→ **Direction**: Beginning at the line that contains "Of the presented options [396,373]", reproduce every line to the end of the material without changing any of them.

(Saved entries)
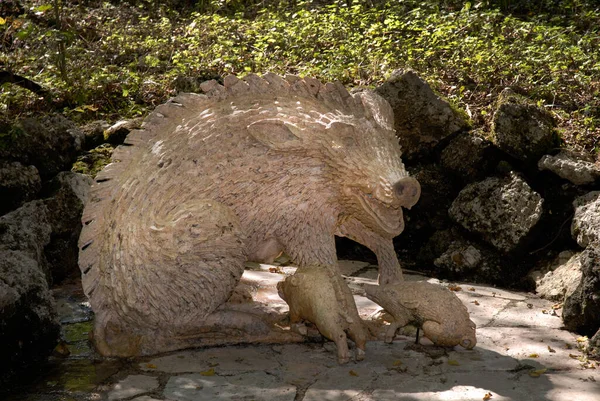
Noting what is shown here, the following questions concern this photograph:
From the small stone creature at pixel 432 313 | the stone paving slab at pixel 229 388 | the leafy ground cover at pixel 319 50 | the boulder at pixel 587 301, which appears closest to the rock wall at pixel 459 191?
the leafy ground cover at pixel 319 50

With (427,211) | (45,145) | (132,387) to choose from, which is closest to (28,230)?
(45,145)

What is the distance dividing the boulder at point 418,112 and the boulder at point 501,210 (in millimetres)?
590

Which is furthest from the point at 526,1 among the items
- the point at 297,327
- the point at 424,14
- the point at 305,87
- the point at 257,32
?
the point at 297,327

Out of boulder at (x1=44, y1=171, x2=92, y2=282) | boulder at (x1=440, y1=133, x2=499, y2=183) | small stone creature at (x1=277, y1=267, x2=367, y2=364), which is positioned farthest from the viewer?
boulder at (x1=440, y1=133, x2=499, y2=183)

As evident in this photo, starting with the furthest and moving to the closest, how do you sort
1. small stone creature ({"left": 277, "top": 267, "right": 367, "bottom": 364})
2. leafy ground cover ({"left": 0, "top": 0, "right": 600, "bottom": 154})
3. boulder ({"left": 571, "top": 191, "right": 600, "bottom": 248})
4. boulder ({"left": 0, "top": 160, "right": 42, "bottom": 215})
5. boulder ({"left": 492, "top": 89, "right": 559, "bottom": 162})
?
leafy ground cover ({"left": 0, "top": 0, "right": 600, "bottom": 154})
boulder ({"left": 492, "top": 89, "right": 559, "bottom": 162})
boulder ({"left": 0, "top": 160, "right": 42, "bottom": 215})
boulder ({"left": 571, "top": 191, "right": 600, "bottom": 248})
small stone creature ({"left": 277, "top": 267, "right": 367, "bottom": 364})

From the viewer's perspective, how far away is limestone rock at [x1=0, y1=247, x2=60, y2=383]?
462 centimetres

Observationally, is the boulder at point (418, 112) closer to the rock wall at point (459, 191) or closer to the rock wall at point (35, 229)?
the rock wall at point (459, 191)

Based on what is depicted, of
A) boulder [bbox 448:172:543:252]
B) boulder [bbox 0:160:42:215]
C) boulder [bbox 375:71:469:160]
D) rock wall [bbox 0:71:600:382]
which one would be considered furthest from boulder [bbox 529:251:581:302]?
boulder [bbox 0:160:42:215]

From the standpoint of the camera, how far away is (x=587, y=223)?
5.67 metres

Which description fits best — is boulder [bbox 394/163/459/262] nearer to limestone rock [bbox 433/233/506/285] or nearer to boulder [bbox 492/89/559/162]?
limestone rock [bbox 433/233/506/285]

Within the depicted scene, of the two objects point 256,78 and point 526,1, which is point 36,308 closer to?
point 256,78

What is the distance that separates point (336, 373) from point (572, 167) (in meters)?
3.11

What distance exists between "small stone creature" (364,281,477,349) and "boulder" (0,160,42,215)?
10.6 feet

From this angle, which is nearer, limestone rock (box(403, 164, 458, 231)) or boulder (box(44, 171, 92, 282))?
boulder (box(44, 171, 92, 282))
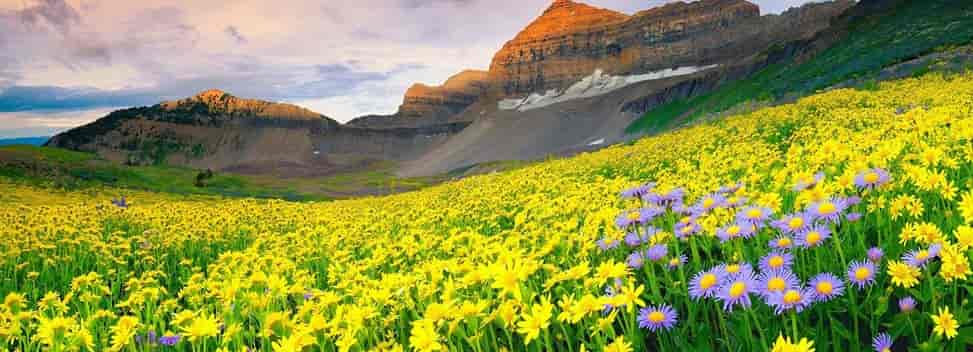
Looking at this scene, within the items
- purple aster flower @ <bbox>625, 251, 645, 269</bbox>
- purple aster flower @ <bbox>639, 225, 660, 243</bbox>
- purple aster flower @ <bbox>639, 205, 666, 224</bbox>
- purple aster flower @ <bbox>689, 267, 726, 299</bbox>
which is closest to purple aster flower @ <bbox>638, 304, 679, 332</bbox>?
purple aster flower @ <bbox>689, 267, 726, 299</bbox>

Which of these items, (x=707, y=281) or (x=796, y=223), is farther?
(x=796, y=223)

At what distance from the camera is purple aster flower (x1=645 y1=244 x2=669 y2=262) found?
3.24 meters

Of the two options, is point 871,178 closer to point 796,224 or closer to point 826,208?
point 826,208

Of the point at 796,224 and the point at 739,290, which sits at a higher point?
the point at 796,224

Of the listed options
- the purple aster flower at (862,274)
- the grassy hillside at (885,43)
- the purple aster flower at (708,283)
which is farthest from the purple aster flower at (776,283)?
the grassy hillside at (885,43)

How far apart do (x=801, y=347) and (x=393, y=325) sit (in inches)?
101

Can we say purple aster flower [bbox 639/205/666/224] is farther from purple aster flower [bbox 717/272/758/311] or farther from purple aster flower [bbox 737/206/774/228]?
purple aster flower [bbox 717/272/758/311]

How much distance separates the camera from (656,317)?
2.49 meters

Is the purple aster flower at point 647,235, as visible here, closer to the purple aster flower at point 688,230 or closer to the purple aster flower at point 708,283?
the purple aster flower at point 688,230

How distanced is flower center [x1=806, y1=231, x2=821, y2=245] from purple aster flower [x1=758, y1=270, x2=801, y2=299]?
387 millimetres

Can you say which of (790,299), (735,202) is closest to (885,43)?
(735,202)

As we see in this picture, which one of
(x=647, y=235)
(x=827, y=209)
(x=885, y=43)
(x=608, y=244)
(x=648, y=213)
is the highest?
(x=885, y=43)

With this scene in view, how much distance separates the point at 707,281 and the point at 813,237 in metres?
0.62

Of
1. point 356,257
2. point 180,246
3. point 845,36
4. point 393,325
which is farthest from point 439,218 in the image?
point 845,36
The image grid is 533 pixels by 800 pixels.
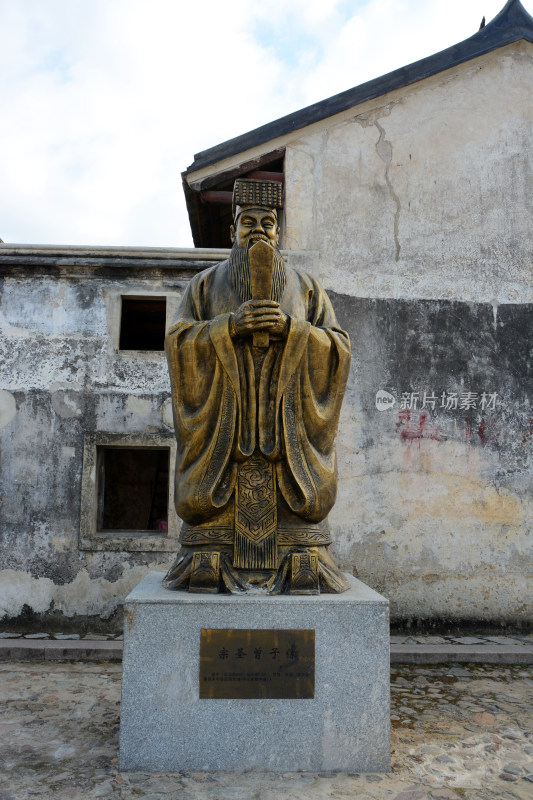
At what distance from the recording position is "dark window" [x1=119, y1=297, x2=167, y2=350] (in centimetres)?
807

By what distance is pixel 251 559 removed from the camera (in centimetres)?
358

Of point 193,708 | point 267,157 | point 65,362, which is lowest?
point 193,708

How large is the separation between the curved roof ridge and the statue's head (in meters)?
4.72

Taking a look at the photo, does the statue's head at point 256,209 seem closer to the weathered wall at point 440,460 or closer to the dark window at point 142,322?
the weathered wall at point 440,460

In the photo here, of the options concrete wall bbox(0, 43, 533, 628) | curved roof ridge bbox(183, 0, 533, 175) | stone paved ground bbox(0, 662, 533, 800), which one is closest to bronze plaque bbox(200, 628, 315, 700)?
stone paved ground bbox(0, 662, 533, 800)

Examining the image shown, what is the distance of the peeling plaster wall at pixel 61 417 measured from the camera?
701cm

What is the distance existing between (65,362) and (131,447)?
125 centimetres

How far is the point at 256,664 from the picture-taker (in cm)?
333

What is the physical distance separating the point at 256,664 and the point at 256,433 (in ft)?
4.09

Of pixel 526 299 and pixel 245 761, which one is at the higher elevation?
pixel 526 299

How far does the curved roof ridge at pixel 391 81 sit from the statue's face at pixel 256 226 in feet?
15.6

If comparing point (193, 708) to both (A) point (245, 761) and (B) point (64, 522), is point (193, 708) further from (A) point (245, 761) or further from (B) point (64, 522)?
(B) point (64, 522)

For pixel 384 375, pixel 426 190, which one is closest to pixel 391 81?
pixel 426 190

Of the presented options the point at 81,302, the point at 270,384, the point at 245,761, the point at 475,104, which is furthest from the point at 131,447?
the point at 475,104
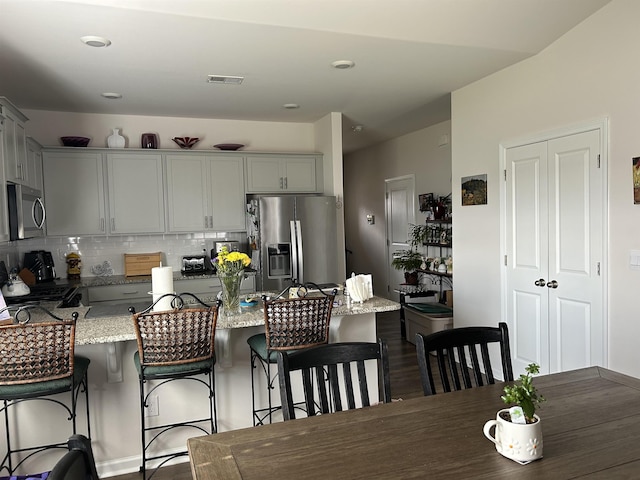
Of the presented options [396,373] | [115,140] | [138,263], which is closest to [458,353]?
[396,373]

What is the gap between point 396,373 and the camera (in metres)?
4.58

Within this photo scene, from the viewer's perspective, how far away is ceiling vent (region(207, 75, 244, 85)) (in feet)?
13.2

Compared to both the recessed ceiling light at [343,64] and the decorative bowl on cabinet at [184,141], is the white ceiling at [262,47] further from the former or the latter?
the decorative bowl on cabinet at [184,141]

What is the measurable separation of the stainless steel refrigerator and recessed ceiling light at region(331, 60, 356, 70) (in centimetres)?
176

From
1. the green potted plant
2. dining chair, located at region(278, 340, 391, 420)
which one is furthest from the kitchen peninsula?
the green potted plant

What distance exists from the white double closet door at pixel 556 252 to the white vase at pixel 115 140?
3.93 metres

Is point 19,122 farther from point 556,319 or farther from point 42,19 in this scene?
point 556,319

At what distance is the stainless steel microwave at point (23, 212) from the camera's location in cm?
359

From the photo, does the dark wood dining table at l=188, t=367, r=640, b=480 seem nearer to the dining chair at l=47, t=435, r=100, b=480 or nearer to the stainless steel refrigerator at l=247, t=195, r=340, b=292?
the dining chair at l=47, t=435, r=100, b=480

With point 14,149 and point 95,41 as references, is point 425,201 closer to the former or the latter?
point 95,41

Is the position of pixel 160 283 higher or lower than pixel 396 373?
higher

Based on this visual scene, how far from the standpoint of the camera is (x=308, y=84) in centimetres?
432

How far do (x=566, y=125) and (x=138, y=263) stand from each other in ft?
14.4

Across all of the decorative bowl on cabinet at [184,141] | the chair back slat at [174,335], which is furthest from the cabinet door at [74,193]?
the chair back slat at [174,335]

→ **Solved exercise**:
Of the presented options [396,373] | [115,140] | [138,263], which is closest to [458,353]?
[396,373]

What is the gap between point 396,373 and the camera (in metres)?
4.58

Within this photo scene, from the viewer's perspective, how far away is ceiling vent (region(207, 75, 244, 85)) (in feet)?
13.2

Compared to both the recessed ceiling light at [343,64] and the decorative bowl on cabinet at [184,141], is the white ceiling at [262,47] further from the former or the latter?
the decorative bowl on cabinet at [184,141]

What is the measurable separation of the stainless steel refrigerator and recessed ceiling light at region(331, 60, 356, 70) (in centimetres)?
176

From
1. the green potted plant
2. dining chair, located at region(278, 340, 391, 420)
which one is furthest from the kitchen peninsula?
the green potted plant

What distance exists from the white double closet door at pixel 556 252 to the white vase at pixel 115 140?
3.93 metres

Is point 19,122 farther from point 556,319 or farther from point 42,19 in this scene?
point 556,319

At what distance is the stainless steel microwave at point (23, 212) from the camera's location in cm?
359

From the photo, does the dark wood dining table at l=188, t=367, r=640, b=480 seem nearer to the dining chair at l=47, t=435, r=100, b=480 or nearer to the stainless steel refrigerator at l=247, t=195, r=340, b=292?
the dining chair at l=47, t=435, r=100, b=480

With point 14,149 and point 95,41 as references, is point 425,201 closer to the former or the latter?
point 95,41

Is the position of pixel 160 283 higher or lower than pixel 396 373?
higher

Based on this visual scene, how far from the standpoint of the camera is (x=308, y=84) in centimetres?
432

How far do (x=566, y=125) and (x=138, y=263) stand from each other in ft?
14.4

Across all of the decorative bowl on cabinet at [184,141] | the chair back slat at [174,335], which is furthest from the cabinet door at [74,193]?
the chair back slat at [174,335]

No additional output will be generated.